▽
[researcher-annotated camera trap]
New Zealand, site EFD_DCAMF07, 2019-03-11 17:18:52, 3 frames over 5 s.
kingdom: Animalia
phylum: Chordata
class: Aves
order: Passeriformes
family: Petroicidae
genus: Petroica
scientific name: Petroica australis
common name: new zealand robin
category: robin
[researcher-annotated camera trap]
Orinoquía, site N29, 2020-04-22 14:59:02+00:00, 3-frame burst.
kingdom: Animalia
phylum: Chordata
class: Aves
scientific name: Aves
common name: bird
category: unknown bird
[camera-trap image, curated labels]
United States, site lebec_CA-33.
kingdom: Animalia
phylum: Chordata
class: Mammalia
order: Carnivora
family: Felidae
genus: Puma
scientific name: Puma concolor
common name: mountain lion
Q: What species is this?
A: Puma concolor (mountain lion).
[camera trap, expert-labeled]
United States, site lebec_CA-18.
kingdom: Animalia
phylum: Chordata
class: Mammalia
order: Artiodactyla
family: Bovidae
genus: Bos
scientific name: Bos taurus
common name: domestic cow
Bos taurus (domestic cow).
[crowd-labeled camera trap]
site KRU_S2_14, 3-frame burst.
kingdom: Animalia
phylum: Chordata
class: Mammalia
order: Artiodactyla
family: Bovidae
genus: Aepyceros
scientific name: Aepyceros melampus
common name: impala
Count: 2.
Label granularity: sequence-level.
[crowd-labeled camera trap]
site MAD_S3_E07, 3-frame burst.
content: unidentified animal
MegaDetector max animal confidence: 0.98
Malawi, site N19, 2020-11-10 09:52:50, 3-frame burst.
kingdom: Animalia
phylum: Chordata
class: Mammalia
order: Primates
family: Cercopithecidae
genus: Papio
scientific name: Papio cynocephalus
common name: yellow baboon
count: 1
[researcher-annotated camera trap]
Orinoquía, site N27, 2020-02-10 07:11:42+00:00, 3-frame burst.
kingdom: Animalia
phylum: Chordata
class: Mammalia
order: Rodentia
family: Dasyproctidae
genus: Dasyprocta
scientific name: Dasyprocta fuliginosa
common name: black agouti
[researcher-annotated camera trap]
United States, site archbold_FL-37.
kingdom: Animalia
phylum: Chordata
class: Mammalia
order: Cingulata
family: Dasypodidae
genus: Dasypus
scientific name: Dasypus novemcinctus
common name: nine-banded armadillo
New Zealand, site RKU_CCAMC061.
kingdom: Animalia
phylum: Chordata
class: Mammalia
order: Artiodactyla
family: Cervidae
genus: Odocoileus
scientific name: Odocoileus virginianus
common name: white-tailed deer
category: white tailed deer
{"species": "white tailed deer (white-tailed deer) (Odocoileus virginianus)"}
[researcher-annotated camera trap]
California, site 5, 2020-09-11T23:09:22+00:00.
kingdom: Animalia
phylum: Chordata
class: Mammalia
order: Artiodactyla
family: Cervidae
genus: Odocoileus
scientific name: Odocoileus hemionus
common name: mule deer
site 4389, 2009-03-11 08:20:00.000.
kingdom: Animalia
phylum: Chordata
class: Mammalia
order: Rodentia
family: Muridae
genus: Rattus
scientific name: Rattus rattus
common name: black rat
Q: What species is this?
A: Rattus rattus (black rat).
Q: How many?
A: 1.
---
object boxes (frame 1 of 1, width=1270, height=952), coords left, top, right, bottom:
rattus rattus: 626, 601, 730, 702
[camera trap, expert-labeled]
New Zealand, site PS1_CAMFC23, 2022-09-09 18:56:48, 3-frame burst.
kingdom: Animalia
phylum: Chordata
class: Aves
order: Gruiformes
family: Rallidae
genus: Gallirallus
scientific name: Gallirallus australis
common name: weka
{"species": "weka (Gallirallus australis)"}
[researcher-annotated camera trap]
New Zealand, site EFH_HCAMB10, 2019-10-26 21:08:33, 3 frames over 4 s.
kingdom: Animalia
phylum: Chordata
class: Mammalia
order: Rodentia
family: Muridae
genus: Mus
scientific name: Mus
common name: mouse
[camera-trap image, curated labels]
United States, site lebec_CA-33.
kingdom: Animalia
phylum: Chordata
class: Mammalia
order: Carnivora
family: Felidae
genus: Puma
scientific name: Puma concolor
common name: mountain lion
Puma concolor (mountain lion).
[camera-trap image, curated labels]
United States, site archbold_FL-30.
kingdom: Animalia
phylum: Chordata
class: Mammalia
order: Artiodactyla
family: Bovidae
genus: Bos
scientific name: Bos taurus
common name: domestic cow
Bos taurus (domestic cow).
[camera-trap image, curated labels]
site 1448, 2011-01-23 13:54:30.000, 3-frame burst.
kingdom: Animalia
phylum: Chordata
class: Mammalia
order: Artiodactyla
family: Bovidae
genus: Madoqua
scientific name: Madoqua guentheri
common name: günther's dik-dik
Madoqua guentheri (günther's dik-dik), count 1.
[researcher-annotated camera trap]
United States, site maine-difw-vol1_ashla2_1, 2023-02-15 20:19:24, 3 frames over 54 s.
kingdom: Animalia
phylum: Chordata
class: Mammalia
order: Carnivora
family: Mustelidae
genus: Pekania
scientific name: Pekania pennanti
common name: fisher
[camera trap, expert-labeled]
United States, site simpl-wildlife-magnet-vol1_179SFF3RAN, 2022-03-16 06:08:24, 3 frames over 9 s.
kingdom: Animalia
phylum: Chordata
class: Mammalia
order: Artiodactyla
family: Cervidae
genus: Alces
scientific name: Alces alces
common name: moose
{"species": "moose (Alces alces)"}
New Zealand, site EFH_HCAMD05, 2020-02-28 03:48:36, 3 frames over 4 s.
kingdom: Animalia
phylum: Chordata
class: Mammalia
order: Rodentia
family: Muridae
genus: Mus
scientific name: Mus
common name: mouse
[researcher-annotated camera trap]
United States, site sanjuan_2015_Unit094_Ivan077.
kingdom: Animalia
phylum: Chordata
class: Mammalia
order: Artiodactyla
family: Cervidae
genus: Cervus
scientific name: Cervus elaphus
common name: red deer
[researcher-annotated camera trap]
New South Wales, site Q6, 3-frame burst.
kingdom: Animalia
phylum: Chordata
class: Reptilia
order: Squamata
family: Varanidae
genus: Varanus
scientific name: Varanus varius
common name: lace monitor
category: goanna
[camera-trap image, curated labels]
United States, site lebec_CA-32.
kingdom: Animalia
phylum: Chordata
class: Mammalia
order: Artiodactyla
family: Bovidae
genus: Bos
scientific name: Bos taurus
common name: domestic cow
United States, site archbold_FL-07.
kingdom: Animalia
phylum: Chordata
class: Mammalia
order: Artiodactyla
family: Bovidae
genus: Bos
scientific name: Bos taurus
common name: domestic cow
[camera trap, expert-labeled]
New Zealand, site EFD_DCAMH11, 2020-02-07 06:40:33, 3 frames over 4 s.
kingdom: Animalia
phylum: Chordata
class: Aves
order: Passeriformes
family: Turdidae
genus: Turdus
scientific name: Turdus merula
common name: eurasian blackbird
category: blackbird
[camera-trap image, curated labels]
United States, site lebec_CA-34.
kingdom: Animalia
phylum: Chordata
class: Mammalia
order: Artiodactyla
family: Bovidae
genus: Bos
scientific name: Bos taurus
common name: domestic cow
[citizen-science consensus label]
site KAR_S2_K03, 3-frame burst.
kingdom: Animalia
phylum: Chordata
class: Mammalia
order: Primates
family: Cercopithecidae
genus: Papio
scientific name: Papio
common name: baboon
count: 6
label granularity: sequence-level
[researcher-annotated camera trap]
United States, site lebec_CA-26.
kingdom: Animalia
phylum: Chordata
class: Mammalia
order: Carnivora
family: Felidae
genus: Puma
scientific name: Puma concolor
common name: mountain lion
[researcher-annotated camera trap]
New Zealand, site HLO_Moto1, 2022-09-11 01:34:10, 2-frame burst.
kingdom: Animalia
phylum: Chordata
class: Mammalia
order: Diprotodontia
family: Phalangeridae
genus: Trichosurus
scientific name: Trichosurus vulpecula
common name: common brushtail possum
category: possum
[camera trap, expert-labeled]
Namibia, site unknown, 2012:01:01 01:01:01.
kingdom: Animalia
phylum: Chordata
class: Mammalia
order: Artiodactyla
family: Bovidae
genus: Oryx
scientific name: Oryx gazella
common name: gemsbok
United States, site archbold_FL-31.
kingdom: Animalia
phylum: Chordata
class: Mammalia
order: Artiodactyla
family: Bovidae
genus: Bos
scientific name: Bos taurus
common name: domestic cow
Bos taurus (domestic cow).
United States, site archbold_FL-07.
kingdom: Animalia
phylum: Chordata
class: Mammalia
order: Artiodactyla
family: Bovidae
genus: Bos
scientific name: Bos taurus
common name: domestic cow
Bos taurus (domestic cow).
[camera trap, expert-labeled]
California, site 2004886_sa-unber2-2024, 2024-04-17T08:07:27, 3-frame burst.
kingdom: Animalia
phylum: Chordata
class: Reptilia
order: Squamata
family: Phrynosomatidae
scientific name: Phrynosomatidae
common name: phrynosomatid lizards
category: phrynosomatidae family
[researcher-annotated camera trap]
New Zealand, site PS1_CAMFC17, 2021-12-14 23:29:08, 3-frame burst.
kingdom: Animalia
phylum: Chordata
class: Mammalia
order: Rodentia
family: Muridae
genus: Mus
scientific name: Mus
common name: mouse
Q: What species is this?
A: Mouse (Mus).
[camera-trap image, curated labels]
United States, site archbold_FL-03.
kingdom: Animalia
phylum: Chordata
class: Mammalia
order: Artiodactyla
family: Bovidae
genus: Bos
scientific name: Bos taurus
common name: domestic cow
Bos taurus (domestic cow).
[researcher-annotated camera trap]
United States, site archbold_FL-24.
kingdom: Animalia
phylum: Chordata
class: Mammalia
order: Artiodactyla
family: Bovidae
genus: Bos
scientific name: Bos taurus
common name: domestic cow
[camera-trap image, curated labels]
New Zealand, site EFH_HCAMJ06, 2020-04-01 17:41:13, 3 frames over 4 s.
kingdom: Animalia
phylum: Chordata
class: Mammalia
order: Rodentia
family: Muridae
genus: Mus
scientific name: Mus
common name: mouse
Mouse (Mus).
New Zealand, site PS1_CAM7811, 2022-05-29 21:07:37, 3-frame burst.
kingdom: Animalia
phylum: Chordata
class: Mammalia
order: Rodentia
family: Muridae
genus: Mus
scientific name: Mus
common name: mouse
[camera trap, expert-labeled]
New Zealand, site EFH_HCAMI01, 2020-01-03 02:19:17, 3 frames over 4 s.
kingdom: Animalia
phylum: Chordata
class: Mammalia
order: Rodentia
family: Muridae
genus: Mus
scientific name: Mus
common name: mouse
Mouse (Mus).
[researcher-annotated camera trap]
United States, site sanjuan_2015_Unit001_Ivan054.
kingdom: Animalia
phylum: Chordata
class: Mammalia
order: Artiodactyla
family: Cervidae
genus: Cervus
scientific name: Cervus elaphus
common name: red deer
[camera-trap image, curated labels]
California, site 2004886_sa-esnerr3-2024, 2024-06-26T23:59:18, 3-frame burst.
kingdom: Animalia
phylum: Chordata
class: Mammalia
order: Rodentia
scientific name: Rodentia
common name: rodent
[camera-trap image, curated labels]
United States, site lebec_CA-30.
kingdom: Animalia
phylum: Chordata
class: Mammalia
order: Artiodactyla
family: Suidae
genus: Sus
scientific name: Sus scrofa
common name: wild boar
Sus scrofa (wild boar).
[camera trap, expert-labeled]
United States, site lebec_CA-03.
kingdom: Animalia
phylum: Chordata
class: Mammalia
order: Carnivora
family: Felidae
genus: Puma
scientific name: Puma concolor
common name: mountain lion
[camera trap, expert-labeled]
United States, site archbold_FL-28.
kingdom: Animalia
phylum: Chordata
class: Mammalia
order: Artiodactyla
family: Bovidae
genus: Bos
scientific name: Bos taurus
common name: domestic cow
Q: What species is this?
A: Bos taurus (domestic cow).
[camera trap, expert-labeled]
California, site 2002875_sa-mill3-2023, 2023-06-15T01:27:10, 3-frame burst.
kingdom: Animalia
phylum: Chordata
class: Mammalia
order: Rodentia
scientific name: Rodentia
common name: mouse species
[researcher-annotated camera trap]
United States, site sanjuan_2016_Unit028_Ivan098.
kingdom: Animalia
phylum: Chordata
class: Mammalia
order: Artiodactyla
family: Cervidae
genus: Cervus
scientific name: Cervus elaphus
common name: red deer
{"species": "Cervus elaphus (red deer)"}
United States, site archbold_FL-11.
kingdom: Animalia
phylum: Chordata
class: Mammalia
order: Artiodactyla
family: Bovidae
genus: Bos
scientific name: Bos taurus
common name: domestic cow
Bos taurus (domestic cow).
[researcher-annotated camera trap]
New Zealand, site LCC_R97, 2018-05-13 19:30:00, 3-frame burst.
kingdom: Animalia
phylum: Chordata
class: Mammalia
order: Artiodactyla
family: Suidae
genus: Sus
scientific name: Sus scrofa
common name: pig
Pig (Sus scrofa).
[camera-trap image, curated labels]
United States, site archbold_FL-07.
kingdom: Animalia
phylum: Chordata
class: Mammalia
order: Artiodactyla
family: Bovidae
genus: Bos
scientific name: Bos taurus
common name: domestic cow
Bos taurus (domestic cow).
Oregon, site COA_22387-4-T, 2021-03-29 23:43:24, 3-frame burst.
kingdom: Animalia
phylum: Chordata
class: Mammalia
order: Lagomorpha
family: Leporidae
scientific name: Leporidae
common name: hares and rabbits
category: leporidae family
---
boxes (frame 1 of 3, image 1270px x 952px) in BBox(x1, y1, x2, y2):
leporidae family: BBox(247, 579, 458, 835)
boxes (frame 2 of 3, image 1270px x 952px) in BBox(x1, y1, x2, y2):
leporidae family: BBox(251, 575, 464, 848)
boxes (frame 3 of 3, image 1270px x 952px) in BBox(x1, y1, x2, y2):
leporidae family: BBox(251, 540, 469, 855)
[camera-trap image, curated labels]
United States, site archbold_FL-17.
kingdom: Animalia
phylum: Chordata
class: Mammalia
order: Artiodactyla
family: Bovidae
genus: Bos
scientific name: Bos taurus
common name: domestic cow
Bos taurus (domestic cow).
△
Problem to work on:
Look above for the line holding "scientific name: Dasyprocta fuliginosa", then set down exactly that line and every line after it up to and including the line holding "genus: Dasypus", with nothing else.

Reply:
scientific name: Dasyprocta fuliginosa
common name: black agouti
[researcher-annotated camera trap]
United States, site archbold_FL-37.
kingdom: Animalia
phylum: Chordata
class: Mammalia
order: Cingulata
family: Dasypodidae
genus: Dasypus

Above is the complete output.